### Try it
For the records below, output word for word the lines from the one with "Zeintin - Sepatu" up to and including the one with "Reversible Gilet (6-16 Yrs)". No pictures.

[[ Available data open ]]

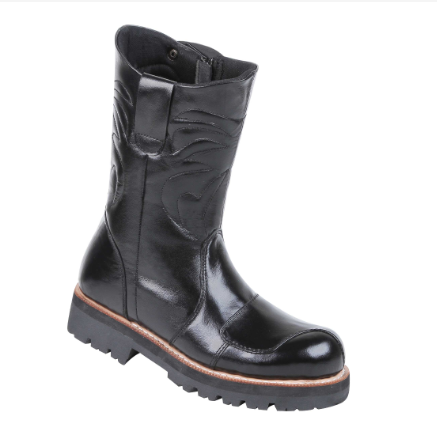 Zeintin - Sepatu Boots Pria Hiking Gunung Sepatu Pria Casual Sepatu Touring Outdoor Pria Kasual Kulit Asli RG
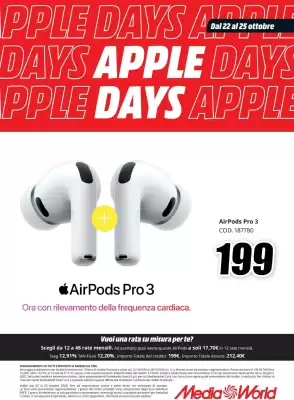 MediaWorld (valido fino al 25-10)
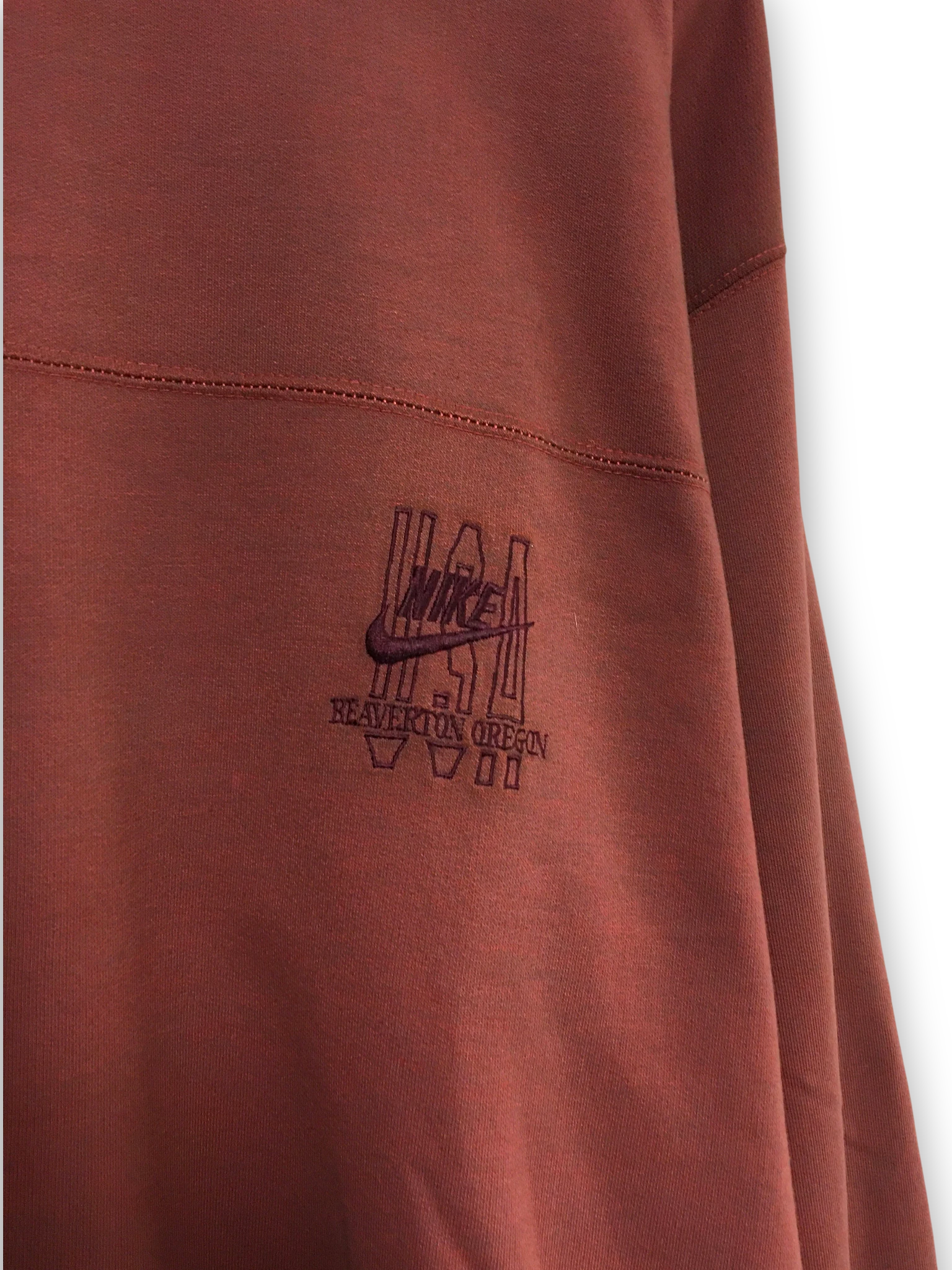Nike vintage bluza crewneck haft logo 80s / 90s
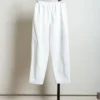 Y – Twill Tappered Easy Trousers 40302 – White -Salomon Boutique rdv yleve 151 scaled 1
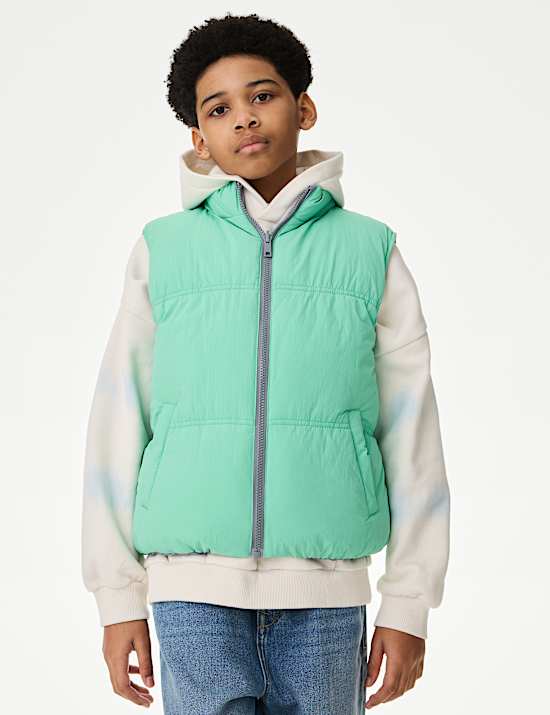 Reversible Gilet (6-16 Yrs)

[[ Available data closed ]]
[[ Available data open ]]

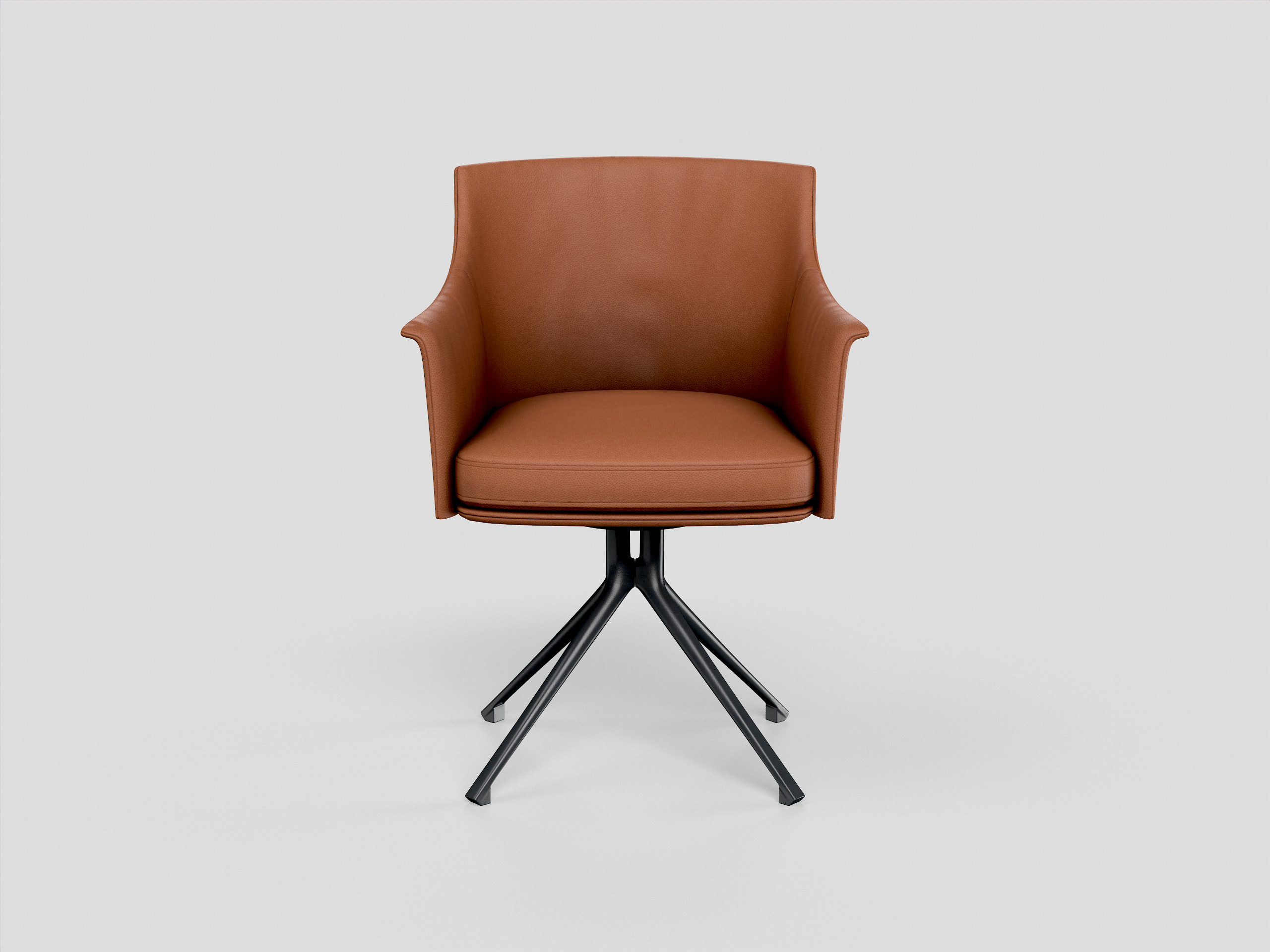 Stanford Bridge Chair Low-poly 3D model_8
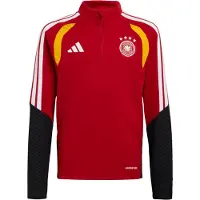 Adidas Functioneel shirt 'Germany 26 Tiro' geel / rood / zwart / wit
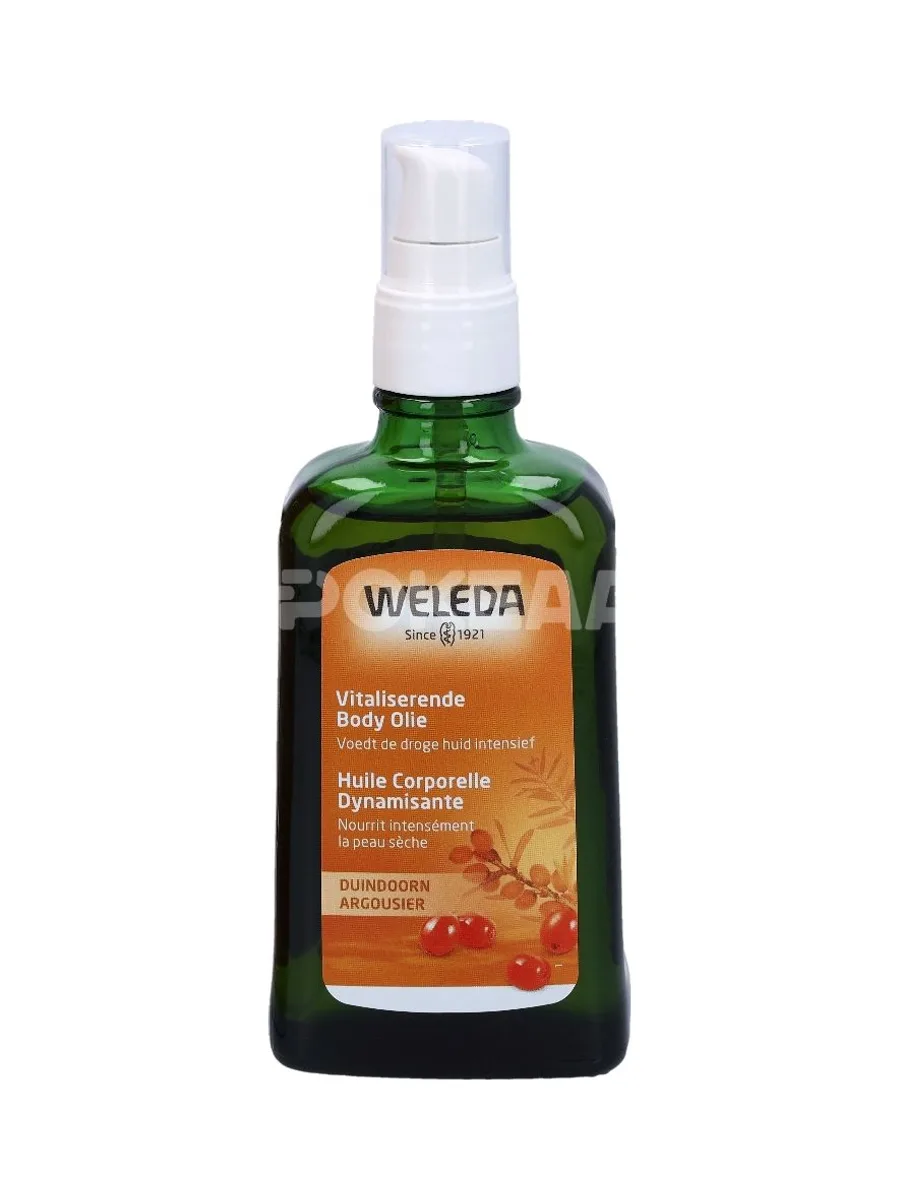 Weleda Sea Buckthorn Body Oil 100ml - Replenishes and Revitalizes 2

[[ Available data closed ]]
[[ Available data open ]]

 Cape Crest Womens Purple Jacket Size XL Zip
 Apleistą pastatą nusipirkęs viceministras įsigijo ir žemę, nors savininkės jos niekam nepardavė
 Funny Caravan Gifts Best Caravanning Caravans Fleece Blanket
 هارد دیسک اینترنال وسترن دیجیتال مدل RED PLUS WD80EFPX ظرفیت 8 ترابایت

[[ Available data closed ]]

### Expected answer
 Zeintin - Sepatu Boots Pria Hiking Gunung Sepatu Pria Casual Sepatu Touring Outdoor Pria Kasual Kulit Asli RG
 MediaWorld (valido fino al 25-10)
Nike vintage bluza crewneck haft logo 80s / 90s
 Y – Twill Tappered Easy Trousers 40302 – White -Salomon Boutique rdv yleve 151 scaled 1
 Reversible Gilet (6-16 Yrs)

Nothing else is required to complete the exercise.